On the discussion about the Exploration mechanics making so people who complete ignore DL getting some disadvantages, I agree in part but then exploring and getting new land is part of the game that you can always ignore but that obviously would make you weaker than other players if you just sit still. So overall may not be that much of a difference from previous games than it seems, besides the order (first you can only explore the homeland and only later you can explore the distant lands). From the streams we saw so far, you would expect the antiquity age to end with most of the useful space on the homelands to be covered by cities of the various civs (while larger maps would have more land also would have more players). So that means that on exploration, players would naturally have to either conquer other civs land or go explore the distant lands if they want to get more land. And if they don't want to get more land, that is a choice they can make but makes sense they would then have some disadvantages compared to other players, the same if they would stop expanding around turns 150~200 in other civ games.
So basically, if the game natural flow makes so in general there wouldn't be much space left on HL during exploration, then going to DL is less about deciding to go expand there rather than expand on HL, but more about deciding to expand or not expand. And makes sense that a player who decides to not expand at all would have disadvantages.
And lastly, take in account there are apparently interesting dark age legacies if you don't get any bonus in a legacy path, so maybe ignoring one or another for an interesting boost on next age may even be a good strategy.
As I understand it, we now have 2 kinds of civ opponents. The civs of your homeland, who compete with you for the win and the civs in distant lands, who are there as a stronger.IP, but can't compete with you for the win. Did I misunderstood something?
We don't know that yet, but may be the case. We really need some clarification on that.
- we've been told that trade works differently in each age. We haven't seen any trade in the stream, right? I also didn't catch any merchant unit in the production overviews, but I also haven't looked specifically for them.
Good point, I'm curious about trade on exploration. There is probably some just wasn't the focus on this stream, as it already had tons of stuff. Hopefully they make a new exploration age stream in a few weeks to give us more details on stuff that didn't fit the first stream.
- I wonder how many "your legacy goal works different" civs à la Mongols we'll see in the base game and early expansions. This has huge potential for different play styles.

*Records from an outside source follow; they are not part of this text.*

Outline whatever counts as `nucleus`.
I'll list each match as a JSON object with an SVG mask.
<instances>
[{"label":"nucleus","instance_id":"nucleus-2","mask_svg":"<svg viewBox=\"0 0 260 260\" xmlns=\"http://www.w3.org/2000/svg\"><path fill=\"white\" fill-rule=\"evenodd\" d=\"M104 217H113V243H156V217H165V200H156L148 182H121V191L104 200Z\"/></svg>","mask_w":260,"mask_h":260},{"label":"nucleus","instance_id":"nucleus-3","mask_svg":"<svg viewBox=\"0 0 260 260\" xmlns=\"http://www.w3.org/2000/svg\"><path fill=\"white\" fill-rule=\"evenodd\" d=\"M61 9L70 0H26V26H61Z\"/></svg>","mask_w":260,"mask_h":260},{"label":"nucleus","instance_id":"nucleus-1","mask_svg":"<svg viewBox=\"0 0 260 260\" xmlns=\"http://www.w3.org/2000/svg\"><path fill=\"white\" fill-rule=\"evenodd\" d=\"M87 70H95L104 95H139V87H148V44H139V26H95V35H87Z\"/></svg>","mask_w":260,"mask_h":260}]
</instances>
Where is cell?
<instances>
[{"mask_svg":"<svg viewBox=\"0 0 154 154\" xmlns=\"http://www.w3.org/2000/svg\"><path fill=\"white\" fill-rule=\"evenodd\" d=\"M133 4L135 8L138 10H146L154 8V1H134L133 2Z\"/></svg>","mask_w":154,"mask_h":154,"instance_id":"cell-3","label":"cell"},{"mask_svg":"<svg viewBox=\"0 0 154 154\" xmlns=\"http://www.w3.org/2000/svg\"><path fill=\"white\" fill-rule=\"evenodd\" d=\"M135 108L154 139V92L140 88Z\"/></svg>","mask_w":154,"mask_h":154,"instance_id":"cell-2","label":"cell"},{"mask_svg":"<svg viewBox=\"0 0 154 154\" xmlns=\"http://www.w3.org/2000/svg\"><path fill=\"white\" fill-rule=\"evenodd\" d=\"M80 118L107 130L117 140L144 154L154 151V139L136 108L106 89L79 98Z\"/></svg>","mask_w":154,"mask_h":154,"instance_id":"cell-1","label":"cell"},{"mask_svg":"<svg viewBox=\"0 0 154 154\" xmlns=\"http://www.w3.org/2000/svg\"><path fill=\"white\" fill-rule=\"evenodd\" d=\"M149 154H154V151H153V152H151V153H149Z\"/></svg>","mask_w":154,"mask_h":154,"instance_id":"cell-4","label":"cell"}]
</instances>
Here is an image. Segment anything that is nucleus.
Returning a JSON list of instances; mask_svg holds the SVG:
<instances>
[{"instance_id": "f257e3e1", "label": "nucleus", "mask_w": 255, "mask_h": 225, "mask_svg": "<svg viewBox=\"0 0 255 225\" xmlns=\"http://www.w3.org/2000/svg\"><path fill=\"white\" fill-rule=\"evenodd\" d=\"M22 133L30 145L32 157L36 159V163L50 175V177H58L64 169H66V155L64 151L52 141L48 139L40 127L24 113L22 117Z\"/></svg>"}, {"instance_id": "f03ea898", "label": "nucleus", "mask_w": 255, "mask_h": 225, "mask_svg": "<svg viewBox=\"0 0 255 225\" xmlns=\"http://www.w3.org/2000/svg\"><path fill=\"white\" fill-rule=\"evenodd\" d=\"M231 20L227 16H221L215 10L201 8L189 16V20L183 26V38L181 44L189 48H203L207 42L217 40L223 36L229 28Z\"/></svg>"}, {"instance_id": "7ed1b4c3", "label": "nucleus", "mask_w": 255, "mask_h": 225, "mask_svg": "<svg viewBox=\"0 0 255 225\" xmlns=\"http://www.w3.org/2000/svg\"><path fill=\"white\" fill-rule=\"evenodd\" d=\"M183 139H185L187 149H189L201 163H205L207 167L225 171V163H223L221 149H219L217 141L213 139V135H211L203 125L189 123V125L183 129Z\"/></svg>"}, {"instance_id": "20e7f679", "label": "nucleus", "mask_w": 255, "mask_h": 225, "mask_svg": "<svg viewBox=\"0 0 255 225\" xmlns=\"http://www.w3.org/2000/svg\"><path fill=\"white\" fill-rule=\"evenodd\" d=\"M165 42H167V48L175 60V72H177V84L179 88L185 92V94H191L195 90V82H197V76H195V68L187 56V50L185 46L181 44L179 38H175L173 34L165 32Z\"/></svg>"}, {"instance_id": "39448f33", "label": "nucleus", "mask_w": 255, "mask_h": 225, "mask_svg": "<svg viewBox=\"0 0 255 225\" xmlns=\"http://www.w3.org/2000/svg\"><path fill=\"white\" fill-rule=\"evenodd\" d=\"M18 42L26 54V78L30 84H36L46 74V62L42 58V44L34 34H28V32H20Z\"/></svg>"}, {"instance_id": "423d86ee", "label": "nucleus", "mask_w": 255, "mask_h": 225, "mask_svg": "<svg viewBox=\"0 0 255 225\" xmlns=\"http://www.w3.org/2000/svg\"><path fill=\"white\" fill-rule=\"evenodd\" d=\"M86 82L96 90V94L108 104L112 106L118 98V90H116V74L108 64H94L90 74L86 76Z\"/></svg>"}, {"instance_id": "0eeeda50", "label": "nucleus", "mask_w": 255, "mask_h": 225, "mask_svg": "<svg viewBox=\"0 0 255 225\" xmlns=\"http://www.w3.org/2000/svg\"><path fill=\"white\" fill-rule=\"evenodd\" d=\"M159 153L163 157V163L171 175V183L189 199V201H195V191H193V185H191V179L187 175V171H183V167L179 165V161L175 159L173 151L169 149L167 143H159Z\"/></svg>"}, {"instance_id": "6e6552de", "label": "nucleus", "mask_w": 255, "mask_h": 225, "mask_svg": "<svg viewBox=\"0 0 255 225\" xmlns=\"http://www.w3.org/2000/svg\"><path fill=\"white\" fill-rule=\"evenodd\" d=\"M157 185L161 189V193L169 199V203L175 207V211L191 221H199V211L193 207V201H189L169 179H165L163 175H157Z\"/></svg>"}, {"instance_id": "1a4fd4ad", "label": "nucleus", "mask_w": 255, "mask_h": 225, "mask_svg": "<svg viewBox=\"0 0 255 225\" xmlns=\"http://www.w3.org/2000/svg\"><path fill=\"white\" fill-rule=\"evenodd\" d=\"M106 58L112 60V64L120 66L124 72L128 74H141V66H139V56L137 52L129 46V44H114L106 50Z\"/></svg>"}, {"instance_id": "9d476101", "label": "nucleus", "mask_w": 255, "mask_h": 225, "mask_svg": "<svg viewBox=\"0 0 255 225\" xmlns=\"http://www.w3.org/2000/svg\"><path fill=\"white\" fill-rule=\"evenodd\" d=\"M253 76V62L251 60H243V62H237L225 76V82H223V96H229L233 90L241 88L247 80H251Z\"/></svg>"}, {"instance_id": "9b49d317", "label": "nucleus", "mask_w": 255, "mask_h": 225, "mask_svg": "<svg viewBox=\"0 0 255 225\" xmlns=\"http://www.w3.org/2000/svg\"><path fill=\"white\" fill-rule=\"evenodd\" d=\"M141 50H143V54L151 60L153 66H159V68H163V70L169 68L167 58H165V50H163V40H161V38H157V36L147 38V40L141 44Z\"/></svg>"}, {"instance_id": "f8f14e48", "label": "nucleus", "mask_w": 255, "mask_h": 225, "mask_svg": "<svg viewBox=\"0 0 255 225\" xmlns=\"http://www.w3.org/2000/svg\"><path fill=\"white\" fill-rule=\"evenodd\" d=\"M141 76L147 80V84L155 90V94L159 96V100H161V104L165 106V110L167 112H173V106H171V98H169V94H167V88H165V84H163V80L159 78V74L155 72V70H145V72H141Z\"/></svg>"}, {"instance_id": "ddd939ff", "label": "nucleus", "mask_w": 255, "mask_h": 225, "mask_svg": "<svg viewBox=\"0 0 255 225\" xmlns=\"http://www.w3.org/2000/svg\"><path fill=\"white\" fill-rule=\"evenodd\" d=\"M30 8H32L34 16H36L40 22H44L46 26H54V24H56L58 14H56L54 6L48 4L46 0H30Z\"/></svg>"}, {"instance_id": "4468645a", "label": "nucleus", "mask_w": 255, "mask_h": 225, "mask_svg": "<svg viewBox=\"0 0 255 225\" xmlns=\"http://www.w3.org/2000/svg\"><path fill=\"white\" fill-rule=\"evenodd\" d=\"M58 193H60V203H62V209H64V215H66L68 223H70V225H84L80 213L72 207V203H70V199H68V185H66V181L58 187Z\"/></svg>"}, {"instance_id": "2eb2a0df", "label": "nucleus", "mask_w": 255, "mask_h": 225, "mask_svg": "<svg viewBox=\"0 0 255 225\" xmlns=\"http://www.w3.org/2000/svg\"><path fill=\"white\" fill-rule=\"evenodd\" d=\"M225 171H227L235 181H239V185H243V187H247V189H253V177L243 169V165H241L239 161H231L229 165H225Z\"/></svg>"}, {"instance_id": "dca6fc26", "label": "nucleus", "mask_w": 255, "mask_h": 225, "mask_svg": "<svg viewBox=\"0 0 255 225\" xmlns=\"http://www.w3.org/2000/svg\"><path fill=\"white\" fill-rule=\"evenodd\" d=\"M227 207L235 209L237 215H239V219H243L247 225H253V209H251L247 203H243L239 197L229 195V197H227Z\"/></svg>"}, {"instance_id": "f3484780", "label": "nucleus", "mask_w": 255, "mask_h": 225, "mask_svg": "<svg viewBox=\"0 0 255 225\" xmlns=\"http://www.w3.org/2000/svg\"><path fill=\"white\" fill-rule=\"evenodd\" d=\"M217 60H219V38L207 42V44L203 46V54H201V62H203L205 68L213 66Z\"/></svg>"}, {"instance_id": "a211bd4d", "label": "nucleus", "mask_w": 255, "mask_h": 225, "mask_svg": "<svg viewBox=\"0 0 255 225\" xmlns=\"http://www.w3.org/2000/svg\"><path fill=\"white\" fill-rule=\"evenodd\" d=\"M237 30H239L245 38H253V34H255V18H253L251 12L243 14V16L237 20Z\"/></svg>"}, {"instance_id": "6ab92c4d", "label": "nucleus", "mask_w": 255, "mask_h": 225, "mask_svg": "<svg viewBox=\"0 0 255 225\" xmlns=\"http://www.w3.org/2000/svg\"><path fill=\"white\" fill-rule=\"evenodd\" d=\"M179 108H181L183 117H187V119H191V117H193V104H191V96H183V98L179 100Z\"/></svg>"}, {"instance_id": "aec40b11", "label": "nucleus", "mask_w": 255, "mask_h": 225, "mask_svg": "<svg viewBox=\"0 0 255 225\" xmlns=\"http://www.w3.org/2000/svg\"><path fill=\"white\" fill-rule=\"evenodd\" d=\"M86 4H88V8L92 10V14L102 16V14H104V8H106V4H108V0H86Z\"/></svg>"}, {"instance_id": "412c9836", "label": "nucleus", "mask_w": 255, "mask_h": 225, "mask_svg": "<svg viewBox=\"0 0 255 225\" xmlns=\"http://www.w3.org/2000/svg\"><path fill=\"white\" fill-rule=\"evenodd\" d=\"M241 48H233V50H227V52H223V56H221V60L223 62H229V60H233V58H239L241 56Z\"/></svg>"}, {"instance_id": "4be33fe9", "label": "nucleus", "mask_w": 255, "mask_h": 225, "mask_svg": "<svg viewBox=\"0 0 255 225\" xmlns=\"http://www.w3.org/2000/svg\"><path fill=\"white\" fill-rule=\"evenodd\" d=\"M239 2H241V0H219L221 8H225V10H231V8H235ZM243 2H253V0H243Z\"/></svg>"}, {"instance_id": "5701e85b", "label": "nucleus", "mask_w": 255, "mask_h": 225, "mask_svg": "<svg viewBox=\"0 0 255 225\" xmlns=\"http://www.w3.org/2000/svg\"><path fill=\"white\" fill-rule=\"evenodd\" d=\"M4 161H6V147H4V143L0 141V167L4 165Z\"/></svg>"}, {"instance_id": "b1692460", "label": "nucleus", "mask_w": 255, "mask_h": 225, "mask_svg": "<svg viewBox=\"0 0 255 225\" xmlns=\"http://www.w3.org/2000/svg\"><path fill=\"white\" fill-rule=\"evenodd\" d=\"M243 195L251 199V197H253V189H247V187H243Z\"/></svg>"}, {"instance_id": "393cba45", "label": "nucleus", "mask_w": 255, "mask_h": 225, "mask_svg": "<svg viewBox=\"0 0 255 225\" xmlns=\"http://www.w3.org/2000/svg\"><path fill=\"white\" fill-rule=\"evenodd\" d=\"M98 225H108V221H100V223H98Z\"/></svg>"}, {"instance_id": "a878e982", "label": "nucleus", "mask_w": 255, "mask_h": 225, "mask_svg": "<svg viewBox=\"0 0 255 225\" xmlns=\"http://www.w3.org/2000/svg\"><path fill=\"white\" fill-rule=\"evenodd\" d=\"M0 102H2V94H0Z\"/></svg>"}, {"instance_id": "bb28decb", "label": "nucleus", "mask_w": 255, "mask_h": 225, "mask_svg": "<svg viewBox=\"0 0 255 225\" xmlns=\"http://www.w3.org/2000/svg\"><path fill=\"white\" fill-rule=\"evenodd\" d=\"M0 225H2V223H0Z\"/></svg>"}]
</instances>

- I hope that FXS manages to find 2-3 legacy goals per age per type to have some more variety at some point (maybe as focus of the first major expansion). It would be "fun" to not know what's waiting for you in the next age in a way.
I can see many civs, especially in DLC with their unique legacy mechanics in the near future. While I think would be a good idea to have different legacies goals, I don't expect them anytime soon as they may need big rebalances, changing the AI to aim for them or decide which option is the best and more aggressively aim for those, etc. Albeit one wya that may be easier to balance is to make them count together instead of separated paths. For example, if an alternative economic is to establish trade routes with settlements that have those treasure resources earning you also one point as long as those routes exist at the end of the age, or depending of the difficulty it earning you less or more points. For example, an idea I mentioned before for antiquity Wonder legacy being instead: Obtain 21 points where every urban district with both slots filled equals one point and a wonder equals 3 points.
By the way, did they have a chance to decide which city becomes the capital of the new age? Or is this a random assignment?
In both streams, they had an option between two settlements, likely the two bigger ones besides the current capital. I just hope the game let me check the map so I can fully remember if one of the two options are really good options for my next civ, as I tend to be forgeteful.
Different Treasure Resources are on both Lands, but you can only make/cash in Treasure Fleets from resources that are distant to you. ie Sugar is on your homelands, Spice is on your Distant Lands, so you can’t build or cash Sugar Fleets. (you may not even be able to steal them)
That would be a good solution, yeah.